Во всем мире, а особенно на тех рынках, где присутствие интернета сильнее всего, источники и хранилища новостей находились и находятся в состоянии непрерывного движения. Оцифровка информации и каналов общения идет стремительно и непрерывно, что привело к совместному существованию в пределах одних и тех же платформ разных видов контента (новости, аналитика, мнения, реклама, пропаганда), поступающего из самых различных источников (службы новостей, рекламодатели, пропагандисты, публицисты, частные лица). Некогда отдельно существовавшие СМИ, каждое со своими технологическими требованиями, культурой ведения бизнеса, объединяются: нынешние радио и газеты на равных существуют в двух форматах – первоначальном и сетевом, извлекая из этого все больший и больший доход.

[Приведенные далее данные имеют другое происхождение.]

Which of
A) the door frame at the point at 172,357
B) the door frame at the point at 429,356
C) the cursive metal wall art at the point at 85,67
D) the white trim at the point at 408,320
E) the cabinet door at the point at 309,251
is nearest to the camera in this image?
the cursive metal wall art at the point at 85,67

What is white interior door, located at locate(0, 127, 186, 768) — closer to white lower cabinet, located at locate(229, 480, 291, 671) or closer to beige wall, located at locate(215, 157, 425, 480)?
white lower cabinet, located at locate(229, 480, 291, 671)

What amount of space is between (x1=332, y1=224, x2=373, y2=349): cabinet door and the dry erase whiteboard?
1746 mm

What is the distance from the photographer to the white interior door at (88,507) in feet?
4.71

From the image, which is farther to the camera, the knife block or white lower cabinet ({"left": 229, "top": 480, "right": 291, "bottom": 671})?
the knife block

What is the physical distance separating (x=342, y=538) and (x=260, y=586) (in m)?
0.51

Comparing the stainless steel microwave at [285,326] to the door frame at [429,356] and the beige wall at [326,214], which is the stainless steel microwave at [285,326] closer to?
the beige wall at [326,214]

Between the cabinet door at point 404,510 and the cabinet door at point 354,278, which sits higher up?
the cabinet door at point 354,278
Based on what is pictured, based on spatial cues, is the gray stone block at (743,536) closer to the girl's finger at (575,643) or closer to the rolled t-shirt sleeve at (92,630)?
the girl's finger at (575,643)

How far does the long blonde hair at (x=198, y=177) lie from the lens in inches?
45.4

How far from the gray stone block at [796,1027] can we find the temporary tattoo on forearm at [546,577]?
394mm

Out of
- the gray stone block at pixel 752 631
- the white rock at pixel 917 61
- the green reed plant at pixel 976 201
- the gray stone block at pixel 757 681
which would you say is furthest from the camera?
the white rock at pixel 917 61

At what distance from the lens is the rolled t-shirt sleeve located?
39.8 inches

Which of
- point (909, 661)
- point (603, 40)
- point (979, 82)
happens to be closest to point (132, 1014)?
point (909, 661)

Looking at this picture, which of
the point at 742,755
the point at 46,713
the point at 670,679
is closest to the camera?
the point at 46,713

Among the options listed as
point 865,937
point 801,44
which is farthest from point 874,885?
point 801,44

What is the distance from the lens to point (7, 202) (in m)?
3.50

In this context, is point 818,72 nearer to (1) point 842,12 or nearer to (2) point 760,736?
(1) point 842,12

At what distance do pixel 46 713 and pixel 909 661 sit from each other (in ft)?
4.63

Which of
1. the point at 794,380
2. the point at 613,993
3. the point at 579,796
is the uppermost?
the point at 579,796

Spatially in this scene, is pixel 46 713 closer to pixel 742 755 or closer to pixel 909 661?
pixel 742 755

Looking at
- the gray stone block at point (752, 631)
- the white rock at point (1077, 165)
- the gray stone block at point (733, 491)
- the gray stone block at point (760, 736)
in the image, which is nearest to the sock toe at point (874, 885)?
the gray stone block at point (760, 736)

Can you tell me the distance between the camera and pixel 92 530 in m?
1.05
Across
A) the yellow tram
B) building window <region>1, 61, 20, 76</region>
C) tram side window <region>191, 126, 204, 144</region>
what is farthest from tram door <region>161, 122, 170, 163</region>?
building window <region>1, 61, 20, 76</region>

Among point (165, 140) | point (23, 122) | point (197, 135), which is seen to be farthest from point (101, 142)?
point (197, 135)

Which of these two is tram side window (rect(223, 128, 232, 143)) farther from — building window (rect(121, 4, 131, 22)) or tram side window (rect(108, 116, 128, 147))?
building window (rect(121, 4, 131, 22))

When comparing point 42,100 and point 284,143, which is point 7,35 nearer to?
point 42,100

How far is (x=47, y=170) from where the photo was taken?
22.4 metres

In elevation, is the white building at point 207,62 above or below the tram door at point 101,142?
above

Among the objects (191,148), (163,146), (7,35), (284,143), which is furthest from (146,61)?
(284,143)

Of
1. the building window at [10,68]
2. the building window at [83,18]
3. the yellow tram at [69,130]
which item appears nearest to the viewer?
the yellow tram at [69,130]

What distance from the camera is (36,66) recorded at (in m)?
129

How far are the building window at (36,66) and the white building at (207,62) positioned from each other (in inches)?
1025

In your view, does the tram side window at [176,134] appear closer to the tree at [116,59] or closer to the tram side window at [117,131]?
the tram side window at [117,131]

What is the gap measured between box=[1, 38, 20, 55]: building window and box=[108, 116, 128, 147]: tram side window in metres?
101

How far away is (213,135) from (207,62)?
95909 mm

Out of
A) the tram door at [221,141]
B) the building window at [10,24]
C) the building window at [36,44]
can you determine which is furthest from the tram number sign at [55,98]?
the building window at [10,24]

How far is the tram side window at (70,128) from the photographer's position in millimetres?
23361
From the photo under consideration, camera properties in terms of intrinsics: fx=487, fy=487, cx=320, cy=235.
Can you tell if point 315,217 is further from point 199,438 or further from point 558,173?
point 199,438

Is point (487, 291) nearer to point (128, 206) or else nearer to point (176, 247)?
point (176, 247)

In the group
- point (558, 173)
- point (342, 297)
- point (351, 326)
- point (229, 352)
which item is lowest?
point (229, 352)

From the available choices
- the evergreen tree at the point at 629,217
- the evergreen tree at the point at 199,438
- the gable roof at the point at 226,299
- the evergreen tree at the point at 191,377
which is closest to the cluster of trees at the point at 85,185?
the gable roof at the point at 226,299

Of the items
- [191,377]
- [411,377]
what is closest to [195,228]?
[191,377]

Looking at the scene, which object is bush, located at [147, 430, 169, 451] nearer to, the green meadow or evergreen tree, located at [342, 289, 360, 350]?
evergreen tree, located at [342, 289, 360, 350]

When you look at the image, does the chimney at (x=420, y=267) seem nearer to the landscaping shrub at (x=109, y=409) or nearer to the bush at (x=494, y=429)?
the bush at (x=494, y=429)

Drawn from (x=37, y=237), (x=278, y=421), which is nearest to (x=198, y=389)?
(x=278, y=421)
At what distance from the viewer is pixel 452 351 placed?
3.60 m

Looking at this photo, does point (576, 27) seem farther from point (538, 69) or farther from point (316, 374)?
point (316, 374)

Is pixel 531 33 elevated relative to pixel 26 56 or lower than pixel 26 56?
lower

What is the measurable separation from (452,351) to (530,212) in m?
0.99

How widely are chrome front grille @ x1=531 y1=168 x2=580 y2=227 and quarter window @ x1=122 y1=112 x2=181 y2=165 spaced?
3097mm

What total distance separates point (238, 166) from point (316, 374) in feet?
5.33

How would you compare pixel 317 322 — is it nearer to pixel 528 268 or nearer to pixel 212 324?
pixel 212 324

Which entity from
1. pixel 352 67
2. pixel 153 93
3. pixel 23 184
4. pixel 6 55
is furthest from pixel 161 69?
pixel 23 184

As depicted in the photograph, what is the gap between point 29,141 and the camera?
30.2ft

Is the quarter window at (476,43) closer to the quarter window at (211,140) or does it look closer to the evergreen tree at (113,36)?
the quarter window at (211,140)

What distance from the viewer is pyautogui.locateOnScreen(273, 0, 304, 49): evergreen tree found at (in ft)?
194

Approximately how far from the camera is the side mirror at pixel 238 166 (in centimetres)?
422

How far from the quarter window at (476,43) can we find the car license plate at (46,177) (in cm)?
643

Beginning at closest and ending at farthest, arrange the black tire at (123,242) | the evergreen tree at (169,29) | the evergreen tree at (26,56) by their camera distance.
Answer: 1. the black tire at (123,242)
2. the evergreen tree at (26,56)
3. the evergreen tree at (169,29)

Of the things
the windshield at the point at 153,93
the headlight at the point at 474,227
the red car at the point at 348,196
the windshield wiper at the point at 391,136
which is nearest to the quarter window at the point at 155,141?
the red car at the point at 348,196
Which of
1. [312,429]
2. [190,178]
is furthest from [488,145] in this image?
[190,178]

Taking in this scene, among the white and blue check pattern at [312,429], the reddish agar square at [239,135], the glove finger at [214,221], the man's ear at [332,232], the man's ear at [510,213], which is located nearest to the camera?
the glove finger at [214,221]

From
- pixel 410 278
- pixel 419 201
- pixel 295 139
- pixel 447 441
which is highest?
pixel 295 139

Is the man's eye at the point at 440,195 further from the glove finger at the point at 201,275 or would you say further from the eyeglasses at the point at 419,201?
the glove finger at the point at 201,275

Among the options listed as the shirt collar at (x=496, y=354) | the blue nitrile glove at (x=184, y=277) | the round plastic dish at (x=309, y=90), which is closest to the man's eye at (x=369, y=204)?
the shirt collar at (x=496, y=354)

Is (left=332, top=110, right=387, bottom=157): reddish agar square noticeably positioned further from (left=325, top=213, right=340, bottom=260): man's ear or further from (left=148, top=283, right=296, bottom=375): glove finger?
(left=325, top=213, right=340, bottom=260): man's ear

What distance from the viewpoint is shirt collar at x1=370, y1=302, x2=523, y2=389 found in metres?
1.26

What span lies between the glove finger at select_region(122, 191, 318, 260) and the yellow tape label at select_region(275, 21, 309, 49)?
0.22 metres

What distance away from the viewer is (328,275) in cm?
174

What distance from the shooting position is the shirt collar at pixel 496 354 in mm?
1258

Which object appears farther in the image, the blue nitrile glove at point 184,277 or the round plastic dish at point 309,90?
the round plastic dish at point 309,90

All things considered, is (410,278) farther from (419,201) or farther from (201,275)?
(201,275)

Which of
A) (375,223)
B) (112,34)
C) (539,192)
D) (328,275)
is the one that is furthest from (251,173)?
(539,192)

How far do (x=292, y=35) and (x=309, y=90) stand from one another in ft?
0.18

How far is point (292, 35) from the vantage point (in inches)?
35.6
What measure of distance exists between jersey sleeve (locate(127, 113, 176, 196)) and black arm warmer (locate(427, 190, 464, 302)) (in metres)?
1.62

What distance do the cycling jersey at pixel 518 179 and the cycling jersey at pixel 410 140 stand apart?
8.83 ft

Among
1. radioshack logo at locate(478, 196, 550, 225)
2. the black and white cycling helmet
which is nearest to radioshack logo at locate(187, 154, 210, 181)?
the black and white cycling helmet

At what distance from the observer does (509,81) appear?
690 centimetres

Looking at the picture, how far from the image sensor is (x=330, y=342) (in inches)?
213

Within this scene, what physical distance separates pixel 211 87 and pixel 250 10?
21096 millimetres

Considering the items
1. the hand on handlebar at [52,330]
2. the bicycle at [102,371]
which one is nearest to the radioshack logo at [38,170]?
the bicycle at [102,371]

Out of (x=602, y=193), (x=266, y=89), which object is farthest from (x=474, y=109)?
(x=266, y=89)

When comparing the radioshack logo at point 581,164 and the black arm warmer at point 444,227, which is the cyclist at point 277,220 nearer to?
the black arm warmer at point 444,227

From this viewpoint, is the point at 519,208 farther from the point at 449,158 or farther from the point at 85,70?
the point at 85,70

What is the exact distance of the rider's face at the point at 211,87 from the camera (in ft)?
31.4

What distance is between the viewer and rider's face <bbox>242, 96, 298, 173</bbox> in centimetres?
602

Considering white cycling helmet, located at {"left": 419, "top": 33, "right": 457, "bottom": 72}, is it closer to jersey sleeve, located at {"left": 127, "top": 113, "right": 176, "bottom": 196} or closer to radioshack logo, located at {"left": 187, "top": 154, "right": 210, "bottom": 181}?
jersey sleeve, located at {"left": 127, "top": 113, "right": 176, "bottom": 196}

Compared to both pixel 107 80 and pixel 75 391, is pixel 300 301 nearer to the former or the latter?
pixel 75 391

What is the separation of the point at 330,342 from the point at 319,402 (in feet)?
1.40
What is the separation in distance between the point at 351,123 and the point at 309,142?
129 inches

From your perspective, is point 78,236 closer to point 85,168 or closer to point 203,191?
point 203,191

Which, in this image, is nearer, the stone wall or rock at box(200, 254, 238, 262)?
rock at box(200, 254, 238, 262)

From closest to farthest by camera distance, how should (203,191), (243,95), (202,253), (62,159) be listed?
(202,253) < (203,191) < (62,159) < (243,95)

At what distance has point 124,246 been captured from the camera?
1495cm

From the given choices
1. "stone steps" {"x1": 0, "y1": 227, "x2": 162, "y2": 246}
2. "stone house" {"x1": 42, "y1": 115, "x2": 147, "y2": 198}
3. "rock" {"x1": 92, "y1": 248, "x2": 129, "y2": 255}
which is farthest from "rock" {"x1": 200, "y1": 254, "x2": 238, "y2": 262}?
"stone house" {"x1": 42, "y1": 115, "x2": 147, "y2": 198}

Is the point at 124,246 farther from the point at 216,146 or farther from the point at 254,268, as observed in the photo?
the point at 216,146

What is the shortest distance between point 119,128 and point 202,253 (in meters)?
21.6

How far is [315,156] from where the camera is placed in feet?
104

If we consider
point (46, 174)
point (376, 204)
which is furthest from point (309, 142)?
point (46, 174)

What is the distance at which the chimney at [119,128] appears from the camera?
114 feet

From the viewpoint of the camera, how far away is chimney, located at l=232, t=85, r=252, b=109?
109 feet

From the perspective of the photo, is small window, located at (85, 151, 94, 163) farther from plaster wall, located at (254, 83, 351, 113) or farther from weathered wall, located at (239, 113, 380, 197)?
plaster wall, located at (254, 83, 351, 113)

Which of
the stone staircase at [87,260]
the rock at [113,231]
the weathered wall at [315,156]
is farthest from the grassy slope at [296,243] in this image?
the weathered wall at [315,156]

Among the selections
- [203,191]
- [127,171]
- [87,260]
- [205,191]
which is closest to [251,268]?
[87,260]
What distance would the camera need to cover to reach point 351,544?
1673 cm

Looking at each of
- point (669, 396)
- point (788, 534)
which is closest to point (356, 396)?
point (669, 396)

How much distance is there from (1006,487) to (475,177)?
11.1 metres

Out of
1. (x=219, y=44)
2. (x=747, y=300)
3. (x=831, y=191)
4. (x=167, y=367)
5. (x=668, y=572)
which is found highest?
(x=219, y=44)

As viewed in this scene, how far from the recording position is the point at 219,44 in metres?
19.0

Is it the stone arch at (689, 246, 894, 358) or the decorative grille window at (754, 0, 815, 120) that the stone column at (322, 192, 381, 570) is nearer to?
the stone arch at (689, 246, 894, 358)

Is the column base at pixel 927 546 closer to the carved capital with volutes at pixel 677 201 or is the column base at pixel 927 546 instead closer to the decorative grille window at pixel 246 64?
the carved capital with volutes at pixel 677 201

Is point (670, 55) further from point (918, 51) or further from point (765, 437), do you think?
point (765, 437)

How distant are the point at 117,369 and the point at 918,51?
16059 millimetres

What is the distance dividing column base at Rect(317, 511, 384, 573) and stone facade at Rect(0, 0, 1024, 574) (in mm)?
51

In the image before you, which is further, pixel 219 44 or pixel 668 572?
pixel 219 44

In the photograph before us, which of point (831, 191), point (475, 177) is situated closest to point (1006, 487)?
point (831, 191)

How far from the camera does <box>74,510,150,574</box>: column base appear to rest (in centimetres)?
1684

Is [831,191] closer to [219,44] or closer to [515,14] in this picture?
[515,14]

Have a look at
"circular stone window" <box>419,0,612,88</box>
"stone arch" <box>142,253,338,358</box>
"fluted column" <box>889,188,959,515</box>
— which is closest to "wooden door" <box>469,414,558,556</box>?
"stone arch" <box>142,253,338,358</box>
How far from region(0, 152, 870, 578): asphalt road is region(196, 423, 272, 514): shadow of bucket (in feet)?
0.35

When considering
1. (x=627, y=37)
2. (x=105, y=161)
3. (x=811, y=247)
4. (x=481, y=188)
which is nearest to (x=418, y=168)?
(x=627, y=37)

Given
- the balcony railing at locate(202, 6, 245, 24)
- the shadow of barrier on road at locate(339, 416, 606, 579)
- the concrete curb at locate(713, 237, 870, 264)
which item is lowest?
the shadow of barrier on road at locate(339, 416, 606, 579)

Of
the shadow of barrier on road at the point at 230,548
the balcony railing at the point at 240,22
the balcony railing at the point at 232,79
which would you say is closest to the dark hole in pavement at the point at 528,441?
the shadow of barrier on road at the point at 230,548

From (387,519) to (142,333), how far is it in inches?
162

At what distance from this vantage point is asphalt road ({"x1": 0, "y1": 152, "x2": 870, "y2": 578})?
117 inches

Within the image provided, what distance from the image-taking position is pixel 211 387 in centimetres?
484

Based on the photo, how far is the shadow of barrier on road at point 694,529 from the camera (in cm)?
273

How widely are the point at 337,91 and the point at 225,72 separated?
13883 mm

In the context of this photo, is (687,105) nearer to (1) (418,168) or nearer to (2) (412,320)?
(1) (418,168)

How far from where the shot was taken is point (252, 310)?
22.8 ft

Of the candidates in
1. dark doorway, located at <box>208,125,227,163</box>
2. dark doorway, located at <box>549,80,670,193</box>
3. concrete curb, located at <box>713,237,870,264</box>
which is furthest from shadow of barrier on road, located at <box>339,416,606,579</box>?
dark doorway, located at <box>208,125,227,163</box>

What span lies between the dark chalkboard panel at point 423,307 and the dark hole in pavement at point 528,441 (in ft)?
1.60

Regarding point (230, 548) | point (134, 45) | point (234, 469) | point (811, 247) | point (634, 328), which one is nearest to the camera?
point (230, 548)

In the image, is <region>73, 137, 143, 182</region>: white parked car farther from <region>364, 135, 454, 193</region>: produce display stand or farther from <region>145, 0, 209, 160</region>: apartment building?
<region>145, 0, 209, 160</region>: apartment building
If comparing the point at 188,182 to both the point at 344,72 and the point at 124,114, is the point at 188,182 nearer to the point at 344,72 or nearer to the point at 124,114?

Потребители новостей с интересом следили за тем, как их любимые издания стремятся сохранить рекламодателей и ищут новые каналы поступления прибыли, как находят удачные решения и проводят грань между бесплатной версией ресурса и содержанием, доступным за деньги, за тем, как иногородние отделения распределяют своих сотрудников между бумажными и электронными версиями, и так далее. Многих постигла неудача. Например, в США с 2006 по 2011 год закрывалось по пятнадцать газет ежегодно, или 1 % от общего объема индустрии. С 2000 года тиражи и доходы от рекламы в газетной индустрии США снизились на 43 %{345}. Телезрители с изумлением увидели, что их любимые передачи освоили просторы интернета, став доступными в любое время дня и ночи благодаря сотрудничеству с избранными видеокомпаниями. А радиослушатели теперь могут выбирать, как слушать музыку по радио: посредством спутниковых станций или при помощи таких специальных сервисов, как Spotify и Pandora. “Информационно зависимые” могут искать любую информацию в самых различных источниках, фильтруя ее через новостные агрегаторы с помощью поисковиков Google или Yahoo либо поручая фильтрацию новостей друзьям по социальным сетям (Facebook, Twitter), всецело полагаясь на их вкусы.
Последствия таких нововведений, хоть и много о них говорили, не так очевидны. Журналисты, как и следовало ожидать, довольно долго беспокоились за будущее своей профессии; но где искать власть в средствах массовой информации и в каком направлении происходит ее трансформация? Ответ на этот вопрос существенно – существеннее, пожалуй, чем в любой другой сфере, – зависит от того, где мы будем искать.